> [THE PROBLEM]:
Your task is to restate word for word the line containing "scientific name: Equus quagga" and each line that follows it in the listing, and only those.
%%
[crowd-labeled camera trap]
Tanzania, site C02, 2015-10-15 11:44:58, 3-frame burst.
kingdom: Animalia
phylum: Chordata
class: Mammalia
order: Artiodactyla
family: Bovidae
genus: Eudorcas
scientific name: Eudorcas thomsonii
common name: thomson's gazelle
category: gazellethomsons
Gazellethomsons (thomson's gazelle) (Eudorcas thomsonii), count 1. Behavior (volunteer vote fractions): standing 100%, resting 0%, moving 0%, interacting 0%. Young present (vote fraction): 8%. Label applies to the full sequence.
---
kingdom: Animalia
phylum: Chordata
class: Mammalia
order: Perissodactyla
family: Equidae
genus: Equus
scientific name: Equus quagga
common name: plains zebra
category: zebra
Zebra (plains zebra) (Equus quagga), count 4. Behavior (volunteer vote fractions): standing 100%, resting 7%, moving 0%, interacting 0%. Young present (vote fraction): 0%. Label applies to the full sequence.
%%
> [TASK ANSWER]:
scientific name: Equus quagga
common name: plains zebra
category: zebra
Zebra (plains zebra) (Equus quagga), count 4. Behavior (volunteer vote fractions): standing 100%, resting 7%, moving 0%, interacting 0%. Young present (vote fraction): 0%. Label applies to the full sequence.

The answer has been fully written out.